Alteration in gustatory function among patients with human immunodeficiency virus (HIV) infection is sparsely studied and provides contradictory findings. The objectives of the study were to evaluate taste perversion in HIV-infected subjects and compare taste acuity between patients with and without Highly active antiretroviral therapy (HAART).

Materials and Methods

Fifty HIV-infected subjects aged 25–55 years were selected and divided into two subgroups: patients with HAART and patients without HAART. Control group included 50 healthy, age-, sex-, gender-, and socioeconomic status-matched individuals. Taste complaints were recorded on a structured questionnaire, and formal taste testing was carried out with triadic forced choice whole-mouth, above-threshold taste test for four tastants – sweet, salt, sour, and bitter. Taste identification, detection threshold, and intensity of tastant were recorded.

Results

Twenty-four (48%) among study group complained of taste perversion when compared to none among the control group (P < 0.001).
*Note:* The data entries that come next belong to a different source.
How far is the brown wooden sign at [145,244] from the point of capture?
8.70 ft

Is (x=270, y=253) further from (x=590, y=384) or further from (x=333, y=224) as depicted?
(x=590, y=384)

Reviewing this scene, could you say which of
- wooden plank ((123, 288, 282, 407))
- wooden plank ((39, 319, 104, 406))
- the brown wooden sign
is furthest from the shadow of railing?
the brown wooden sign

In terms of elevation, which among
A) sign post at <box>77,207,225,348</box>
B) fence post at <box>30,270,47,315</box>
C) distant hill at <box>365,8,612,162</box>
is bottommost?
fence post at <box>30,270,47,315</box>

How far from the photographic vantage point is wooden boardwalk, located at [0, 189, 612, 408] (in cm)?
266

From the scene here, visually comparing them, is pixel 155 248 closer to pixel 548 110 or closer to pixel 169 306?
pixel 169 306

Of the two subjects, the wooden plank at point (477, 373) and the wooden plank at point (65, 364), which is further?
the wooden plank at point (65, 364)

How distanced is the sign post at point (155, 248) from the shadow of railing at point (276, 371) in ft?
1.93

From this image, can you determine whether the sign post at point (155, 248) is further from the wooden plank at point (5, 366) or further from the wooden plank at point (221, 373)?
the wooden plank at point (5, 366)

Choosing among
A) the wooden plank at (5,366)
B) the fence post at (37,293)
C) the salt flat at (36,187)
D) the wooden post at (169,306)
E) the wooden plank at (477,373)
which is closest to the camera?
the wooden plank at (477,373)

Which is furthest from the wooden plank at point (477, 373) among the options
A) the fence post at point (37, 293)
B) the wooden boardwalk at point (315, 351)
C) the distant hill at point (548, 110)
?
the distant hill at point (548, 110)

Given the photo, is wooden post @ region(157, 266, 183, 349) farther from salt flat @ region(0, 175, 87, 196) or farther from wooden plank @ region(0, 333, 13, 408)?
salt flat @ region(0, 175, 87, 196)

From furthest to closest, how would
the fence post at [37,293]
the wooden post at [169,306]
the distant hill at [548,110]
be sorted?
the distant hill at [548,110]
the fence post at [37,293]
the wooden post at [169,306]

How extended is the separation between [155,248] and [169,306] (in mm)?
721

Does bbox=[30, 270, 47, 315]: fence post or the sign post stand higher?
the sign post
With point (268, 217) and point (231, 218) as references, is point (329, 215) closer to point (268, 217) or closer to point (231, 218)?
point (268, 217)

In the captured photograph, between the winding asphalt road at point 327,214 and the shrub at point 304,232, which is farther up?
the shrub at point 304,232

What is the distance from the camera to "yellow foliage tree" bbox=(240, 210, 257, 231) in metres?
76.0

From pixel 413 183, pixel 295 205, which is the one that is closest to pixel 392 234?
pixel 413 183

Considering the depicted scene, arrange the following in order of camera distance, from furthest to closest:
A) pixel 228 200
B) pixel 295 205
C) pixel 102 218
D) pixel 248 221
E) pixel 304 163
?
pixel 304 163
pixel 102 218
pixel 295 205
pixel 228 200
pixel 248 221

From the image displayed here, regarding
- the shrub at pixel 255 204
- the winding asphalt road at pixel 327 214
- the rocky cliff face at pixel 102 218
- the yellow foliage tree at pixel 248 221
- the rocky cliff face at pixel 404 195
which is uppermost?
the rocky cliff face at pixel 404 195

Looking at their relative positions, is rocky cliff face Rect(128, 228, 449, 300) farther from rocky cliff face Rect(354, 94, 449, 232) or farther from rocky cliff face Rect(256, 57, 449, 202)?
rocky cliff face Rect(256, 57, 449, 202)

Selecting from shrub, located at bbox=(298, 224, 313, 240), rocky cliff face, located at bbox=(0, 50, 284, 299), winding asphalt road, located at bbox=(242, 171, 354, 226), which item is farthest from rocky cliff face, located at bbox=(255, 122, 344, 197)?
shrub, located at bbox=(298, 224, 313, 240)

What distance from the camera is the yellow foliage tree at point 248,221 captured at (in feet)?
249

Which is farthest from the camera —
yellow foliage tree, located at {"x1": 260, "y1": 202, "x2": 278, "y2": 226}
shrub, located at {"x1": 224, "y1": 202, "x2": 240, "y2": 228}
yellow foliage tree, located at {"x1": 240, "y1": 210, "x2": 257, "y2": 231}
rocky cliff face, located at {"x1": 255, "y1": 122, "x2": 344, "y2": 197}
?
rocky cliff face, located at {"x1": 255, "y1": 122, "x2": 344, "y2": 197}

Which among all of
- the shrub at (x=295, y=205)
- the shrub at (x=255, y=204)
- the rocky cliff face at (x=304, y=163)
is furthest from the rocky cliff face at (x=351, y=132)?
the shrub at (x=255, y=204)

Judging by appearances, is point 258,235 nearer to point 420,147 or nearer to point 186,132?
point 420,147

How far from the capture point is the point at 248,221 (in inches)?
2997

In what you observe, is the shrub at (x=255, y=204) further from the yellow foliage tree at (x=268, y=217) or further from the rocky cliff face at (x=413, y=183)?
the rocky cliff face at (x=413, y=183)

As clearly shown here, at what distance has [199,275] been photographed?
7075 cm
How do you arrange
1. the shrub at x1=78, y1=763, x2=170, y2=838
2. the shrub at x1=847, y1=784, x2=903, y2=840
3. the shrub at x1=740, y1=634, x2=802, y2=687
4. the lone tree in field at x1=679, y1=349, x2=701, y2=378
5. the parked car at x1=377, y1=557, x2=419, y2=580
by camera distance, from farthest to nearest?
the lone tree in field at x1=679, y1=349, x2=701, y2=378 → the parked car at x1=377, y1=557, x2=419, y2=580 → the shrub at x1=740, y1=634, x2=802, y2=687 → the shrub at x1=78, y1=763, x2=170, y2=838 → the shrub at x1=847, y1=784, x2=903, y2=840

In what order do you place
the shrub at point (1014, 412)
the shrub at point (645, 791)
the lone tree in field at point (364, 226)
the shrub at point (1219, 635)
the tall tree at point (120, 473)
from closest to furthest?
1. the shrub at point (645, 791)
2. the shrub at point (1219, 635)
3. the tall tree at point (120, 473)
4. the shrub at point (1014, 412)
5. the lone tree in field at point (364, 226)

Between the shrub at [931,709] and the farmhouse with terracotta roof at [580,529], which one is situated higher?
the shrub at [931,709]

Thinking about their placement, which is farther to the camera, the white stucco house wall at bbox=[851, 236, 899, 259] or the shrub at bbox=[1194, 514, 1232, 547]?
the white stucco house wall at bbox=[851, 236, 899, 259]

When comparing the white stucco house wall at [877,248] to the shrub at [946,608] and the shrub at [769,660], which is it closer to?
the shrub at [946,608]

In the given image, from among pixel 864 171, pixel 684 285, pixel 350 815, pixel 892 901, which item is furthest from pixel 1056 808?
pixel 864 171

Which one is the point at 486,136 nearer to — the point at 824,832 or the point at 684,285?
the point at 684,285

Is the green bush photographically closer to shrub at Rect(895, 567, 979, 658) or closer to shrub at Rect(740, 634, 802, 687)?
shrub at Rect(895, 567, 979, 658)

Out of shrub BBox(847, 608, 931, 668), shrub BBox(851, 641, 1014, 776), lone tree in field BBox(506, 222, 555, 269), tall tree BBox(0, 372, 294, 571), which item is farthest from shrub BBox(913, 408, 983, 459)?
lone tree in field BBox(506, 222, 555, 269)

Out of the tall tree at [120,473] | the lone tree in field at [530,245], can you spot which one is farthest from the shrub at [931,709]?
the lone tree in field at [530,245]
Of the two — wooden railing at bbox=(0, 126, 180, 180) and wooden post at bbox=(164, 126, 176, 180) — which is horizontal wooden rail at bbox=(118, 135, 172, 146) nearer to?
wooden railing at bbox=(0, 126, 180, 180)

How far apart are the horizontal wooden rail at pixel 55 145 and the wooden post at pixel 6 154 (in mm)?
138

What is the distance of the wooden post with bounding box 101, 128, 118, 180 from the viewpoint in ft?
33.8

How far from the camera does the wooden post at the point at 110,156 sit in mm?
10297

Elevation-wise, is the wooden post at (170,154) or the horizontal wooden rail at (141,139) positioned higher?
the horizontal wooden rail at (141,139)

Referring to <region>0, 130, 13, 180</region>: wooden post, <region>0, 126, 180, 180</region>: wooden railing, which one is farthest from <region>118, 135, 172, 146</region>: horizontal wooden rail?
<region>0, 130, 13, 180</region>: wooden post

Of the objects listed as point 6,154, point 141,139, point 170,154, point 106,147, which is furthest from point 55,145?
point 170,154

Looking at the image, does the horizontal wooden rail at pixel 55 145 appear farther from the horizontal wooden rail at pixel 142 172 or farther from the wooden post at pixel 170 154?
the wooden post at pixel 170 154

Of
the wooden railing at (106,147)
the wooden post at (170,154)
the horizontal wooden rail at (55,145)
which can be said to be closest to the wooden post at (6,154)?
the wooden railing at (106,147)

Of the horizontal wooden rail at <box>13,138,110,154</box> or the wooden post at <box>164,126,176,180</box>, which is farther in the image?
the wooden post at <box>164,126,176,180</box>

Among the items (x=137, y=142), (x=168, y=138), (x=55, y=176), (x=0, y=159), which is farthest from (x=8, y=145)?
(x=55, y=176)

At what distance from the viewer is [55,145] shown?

During taste testing, identification and intensity scores were lower, while detection threshold scores for four tastants were higher in study group than in control group (P < 0.05). Among those patients with taste complaints, 16 were with HAART, while eight were without HAART (P = 0.043). Formal taste testing revealed greater taste perversion for sour and bitter tastants among patients with HAART medication.

Conclusion

The results document significant taste losses in HIV-infected subjects, and HAART contributes considerably to such taste perversion.